Şu anda en yüksek tepki CHP’den geliyor. CHP Genel Başkanı Deniz Baykal, Abdullah Gül’ün görüşme teklifini bile kabul etmiyor. Muhtemelen oylamalara da katılmayacaklar. Ancak durum bu kez çok farklı. Nisan ayında CHP oylamalara katılmayarak seçim sürecini tıkayabilmiş ve Gül’ün seçilmesini engellemişti. Şimdi ise 98 milletvekili ile katılıp katılmaması seçim açısından pek bir önem taşımıyor.

Fakat öyle anlaşılıyor ki CHP’nin muhalefeti seçimden sonra da devam edecek, Gül’ün cumhurbaşkanlığını kolay kolay içine sindiremeyecek. Bunu da değişik protesto ve boykot yöntemleriyle göstermeye çalışacak.

ASKER NE YAPACAK?

AKP kurmayları bunu görüyor. Kamuoyunun bazı kesimlerinden de tepkiler gelebileceğini varsayılıyor. Ama bunlar çok da önemsenmiyor. Konuştuğumuz bir AKP’li aynen şunları söylüyor:

“Rahmetli Turgut Özal’a da yapmadığını bırakmamıştı SHP ve DYP. Sonuçta ne oldu, Özal’ın dediği gibi bir süre sonra alıştılar...”

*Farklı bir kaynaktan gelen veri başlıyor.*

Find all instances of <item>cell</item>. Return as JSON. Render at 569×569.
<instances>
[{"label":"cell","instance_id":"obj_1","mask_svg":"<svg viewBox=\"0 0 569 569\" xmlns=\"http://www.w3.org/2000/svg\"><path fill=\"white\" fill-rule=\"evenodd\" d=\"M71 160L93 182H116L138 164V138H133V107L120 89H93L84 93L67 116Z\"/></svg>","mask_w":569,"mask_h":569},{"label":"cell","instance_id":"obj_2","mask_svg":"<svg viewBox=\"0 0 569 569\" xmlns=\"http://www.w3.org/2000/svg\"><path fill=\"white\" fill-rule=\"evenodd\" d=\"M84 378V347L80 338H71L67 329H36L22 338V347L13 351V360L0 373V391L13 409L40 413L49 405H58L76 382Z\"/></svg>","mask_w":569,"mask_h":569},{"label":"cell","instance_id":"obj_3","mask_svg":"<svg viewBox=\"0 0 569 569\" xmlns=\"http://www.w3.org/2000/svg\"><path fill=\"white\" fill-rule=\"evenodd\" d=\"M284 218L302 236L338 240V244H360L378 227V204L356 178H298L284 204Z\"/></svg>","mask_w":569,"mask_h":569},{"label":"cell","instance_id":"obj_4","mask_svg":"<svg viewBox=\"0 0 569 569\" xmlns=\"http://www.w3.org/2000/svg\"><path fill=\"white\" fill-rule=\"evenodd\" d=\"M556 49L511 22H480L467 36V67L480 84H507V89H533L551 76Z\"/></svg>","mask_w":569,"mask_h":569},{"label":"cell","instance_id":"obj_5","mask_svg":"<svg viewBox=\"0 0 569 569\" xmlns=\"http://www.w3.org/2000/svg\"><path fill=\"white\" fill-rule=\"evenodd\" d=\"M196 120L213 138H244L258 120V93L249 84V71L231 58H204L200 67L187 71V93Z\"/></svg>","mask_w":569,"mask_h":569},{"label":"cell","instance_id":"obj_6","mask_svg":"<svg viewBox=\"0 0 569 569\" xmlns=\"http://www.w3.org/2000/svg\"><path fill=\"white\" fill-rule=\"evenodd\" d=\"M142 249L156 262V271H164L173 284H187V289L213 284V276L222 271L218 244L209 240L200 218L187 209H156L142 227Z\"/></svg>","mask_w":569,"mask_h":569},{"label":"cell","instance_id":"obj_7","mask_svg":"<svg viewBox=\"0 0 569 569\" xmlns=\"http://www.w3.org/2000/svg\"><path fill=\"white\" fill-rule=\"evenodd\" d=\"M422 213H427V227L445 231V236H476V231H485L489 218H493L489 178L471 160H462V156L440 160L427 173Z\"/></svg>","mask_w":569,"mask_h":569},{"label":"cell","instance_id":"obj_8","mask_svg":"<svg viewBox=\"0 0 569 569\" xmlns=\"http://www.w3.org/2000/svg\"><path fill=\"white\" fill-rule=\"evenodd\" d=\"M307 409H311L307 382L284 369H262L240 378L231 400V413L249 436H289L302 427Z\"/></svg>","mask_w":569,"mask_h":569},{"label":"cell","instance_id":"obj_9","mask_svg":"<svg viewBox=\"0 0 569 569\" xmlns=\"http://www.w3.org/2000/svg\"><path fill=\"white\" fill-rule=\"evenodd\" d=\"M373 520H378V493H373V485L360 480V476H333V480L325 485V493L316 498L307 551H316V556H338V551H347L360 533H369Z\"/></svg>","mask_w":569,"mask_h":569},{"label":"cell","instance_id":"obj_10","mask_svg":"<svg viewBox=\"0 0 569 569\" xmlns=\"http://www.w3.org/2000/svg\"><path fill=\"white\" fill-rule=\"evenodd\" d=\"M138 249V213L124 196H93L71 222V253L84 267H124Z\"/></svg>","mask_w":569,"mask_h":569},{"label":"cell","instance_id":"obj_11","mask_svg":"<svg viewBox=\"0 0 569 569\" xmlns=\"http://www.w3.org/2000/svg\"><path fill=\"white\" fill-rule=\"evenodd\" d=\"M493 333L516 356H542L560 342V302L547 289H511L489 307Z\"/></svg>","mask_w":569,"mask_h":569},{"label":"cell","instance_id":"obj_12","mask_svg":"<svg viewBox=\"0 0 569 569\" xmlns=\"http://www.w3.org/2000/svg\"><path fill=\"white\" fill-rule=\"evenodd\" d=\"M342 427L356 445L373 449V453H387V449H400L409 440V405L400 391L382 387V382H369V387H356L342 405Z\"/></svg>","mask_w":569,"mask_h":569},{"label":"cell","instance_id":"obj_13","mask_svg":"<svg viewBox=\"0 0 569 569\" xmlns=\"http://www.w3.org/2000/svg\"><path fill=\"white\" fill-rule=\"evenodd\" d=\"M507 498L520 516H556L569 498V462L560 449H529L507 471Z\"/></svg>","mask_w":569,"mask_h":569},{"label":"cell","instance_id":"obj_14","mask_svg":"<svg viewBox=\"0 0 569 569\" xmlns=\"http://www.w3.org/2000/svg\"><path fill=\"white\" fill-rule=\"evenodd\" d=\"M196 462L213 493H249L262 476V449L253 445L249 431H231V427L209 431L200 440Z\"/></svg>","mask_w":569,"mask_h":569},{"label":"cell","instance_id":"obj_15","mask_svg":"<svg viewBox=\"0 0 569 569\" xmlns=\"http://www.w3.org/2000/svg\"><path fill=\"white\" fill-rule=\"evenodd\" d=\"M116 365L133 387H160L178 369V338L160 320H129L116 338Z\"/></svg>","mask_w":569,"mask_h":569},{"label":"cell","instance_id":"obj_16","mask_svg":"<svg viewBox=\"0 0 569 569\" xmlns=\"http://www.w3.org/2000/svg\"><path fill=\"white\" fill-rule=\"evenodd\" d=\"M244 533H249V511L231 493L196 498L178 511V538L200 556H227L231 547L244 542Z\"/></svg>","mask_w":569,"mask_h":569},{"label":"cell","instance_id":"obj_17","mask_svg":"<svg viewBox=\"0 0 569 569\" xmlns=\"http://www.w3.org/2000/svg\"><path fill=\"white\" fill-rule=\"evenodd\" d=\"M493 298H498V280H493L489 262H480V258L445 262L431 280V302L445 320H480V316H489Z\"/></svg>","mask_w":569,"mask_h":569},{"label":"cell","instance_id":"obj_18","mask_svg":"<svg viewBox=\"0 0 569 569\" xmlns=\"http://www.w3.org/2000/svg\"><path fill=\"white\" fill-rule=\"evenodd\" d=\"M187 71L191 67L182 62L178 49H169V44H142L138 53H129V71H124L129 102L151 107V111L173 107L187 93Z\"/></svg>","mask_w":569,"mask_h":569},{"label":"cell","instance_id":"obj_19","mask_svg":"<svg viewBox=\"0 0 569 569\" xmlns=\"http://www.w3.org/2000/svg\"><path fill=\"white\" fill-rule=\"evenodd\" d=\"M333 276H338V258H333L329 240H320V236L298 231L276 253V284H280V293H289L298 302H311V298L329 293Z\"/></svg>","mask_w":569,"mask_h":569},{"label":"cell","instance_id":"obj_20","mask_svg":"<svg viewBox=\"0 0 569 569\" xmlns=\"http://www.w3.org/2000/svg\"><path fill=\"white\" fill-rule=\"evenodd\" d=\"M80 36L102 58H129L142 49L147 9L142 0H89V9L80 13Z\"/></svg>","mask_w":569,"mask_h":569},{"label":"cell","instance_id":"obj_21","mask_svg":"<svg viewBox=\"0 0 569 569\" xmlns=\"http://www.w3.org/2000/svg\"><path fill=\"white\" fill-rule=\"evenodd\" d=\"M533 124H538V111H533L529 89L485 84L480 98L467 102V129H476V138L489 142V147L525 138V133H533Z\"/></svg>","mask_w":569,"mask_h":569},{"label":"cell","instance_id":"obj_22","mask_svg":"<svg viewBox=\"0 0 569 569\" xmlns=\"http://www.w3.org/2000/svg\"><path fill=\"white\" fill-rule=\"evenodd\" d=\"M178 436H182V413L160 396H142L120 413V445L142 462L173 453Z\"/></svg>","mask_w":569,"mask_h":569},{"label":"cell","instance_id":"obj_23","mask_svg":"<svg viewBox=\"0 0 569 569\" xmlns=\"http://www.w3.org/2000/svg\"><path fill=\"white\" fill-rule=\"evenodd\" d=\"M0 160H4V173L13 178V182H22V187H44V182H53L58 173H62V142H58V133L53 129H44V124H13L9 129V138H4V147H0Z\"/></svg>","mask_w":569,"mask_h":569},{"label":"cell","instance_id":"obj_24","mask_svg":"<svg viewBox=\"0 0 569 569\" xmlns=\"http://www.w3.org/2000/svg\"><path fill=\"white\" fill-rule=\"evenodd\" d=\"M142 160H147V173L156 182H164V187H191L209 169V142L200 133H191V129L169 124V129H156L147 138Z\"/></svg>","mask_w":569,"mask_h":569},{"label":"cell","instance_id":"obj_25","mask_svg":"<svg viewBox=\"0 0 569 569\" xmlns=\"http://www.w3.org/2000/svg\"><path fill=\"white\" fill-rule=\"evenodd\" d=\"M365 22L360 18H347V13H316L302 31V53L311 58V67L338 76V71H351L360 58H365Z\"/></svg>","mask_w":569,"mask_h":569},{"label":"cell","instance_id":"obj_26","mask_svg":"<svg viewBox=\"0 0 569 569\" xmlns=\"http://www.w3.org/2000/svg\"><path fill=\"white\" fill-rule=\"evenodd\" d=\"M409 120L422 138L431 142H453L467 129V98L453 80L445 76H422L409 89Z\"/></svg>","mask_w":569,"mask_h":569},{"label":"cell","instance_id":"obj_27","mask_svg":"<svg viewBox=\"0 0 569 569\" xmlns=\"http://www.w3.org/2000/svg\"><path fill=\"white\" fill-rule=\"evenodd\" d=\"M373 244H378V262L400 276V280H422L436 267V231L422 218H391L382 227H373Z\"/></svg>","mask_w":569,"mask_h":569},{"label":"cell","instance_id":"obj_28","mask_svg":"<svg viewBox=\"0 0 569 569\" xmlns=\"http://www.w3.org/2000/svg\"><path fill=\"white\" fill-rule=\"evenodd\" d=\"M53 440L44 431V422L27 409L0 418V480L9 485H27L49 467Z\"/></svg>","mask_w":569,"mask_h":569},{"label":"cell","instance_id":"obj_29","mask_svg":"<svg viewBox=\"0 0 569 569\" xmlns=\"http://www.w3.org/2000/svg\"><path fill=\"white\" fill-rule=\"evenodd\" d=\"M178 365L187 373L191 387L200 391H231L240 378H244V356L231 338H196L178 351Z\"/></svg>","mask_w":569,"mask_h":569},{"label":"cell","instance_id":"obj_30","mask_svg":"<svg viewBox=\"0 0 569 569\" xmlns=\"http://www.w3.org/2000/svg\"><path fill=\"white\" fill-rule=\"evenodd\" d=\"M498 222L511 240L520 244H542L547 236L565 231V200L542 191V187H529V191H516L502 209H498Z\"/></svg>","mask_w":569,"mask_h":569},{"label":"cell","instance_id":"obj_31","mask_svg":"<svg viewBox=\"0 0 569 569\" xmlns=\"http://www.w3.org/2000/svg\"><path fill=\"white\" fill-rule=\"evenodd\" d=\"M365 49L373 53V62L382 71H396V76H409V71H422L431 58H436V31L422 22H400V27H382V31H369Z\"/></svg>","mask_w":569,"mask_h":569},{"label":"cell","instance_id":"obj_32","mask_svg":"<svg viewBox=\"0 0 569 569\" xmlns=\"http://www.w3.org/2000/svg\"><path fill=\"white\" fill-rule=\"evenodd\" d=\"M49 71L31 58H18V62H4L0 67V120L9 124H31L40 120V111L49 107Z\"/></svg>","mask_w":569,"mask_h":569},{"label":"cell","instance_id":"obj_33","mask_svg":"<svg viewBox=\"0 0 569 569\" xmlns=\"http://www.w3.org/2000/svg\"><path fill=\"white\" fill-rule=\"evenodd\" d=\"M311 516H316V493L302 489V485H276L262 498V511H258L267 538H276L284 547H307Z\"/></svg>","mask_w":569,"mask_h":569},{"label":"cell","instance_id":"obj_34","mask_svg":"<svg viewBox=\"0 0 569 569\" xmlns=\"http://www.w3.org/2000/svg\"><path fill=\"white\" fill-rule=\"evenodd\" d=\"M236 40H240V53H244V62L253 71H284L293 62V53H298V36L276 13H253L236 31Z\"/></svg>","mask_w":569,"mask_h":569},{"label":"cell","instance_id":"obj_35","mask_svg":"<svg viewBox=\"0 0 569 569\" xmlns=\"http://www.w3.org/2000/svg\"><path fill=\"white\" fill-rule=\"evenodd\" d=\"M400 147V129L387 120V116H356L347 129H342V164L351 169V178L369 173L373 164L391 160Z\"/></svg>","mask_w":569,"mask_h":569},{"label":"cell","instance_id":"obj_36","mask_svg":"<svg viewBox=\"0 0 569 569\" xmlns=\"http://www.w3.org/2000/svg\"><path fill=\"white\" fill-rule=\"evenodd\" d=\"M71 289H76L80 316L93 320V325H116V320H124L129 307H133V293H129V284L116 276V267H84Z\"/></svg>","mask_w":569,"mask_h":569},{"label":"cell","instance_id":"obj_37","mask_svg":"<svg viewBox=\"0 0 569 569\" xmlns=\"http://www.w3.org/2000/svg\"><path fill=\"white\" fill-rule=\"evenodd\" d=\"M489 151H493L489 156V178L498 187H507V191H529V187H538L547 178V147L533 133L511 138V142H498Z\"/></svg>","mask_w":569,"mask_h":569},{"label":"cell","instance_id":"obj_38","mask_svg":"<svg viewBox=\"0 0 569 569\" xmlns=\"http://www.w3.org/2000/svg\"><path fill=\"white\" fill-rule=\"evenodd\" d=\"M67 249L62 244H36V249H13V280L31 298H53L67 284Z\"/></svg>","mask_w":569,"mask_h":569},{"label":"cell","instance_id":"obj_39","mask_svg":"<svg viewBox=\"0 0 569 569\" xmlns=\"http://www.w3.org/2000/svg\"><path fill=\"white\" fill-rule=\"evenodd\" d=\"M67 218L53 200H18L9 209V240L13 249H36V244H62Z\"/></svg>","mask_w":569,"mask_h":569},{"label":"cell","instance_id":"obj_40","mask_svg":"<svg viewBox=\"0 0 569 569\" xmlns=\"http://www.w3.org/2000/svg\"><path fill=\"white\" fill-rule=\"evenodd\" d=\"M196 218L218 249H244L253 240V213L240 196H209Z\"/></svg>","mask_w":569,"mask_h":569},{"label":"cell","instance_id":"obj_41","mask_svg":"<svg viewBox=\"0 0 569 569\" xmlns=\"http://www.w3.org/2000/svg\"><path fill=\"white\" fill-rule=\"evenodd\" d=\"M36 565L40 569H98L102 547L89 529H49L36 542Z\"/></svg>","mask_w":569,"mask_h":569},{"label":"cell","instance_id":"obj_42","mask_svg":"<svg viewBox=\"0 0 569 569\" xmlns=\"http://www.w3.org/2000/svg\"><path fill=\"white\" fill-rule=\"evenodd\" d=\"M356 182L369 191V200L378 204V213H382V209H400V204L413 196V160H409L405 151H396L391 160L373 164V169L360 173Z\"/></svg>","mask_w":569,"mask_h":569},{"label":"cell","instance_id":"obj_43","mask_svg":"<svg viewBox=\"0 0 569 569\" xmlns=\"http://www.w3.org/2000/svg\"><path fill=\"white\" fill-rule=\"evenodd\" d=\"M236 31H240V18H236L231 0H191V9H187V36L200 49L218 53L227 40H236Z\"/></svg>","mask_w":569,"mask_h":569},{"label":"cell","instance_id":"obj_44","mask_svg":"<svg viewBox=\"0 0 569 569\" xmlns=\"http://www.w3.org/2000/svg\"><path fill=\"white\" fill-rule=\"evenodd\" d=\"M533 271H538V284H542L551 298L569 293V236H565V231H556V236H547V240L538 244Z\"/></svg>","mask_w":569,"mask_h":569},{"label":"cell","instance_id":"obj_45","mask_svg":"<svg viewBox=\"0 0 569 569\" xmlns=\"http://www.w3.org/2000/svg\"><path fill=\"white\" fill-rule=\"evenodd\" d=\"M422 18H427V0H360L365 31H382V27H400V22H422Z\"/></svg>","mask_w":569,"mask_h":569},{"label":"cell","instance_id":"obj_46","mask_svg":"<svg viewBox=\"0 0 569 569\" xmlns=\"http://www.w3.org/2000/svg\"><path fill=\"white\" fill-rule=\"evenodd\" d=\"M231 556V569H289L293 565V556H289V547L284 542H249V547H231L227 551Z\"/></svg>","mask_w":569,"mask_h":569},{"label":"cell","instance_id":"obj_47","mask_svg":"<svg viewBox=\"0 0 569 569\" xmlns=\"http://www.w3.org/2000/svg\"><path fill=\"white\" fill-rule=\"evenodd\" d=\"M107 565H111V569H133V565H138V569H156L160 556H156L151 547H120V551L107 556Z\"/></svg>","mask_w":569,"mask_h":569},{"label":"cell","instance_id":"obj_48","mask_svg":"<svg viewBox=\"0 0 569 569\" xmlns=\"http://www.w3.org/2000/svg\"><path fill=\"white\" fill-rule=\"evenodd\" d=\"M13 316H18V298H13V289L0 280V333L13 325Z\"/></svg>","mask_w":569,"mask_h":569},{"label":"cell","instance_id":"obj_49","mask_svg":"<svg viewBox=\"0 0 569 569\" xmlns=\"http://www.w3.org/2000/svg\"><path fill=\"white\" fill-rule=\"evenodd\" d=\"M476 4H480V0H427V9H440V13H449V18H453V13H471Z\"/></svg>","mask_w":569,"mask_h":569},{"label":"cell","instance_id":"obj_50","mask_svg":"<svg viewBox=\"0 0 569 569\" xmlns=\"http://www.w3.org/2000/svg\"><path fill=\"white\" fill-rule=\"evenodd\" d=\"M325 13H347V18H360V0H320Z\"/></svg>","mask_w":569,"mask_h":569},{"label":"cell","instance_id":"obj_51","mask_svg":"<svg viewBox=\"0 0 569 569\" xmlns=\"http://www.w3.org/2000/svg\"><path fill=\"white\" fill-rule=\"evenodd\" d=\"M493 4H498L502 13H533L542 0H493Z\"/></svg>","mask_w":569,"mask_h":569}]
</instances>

CHP’nin alışıp alışamayacağı da çok önemli değil AKP için. Asıl önemlisi Türk Silahlı Kuvvetleri’nin tutumu. 12 Nisan açıklaması ve 27 Nisan bildirisinin ardından askerin Gül’ün cumhurbaşkanlığını nasıl karşılayacağı...

AKP seçimde yüzde 47 oy aldı diye asker Nisan ayında söylediğini, ortaya koyduğu tutumu değiştirecek değil elbette. Ama ne yapacak?

Tabii ki yeni bir bildiri veya sürece müdahale niteliğinde bir girişim beklenmiyor. TSK, Gül’ün cumhurbaşkanı seçilmesinden mutluluk duymayacak belki ama kabullenecek. TSK açısından önümüzdeki dönemde en önemli sıkıntı, Bülent Arınç’ın Meclis Başkanlığı’nın ilk döneminde olduğu gibi yine türban olacak.

Belki de Cumhurbaşkanı olarak Abdullah Gül’ün vereceği 29 Ekim resepsiyonuna eşli davet gelmesi durumunda komutanlar gitmeyecek.

AKP’lilere göre başlangıçta ufak tefek bazı gerilimler olsa da Gül zaman içinde devlet kurumları ile arasındaki güven bunalımını yumuşatacak. Ve zaman içinde hem bazı toplum kesimlerindeki kaygıları, hem de başta asker olmak üzere kurumlardaki kaygıları giderecek önemli açılımlar gerçekleştirebilecek.

Belki bugün için zor görünüyor ama neden olmasın?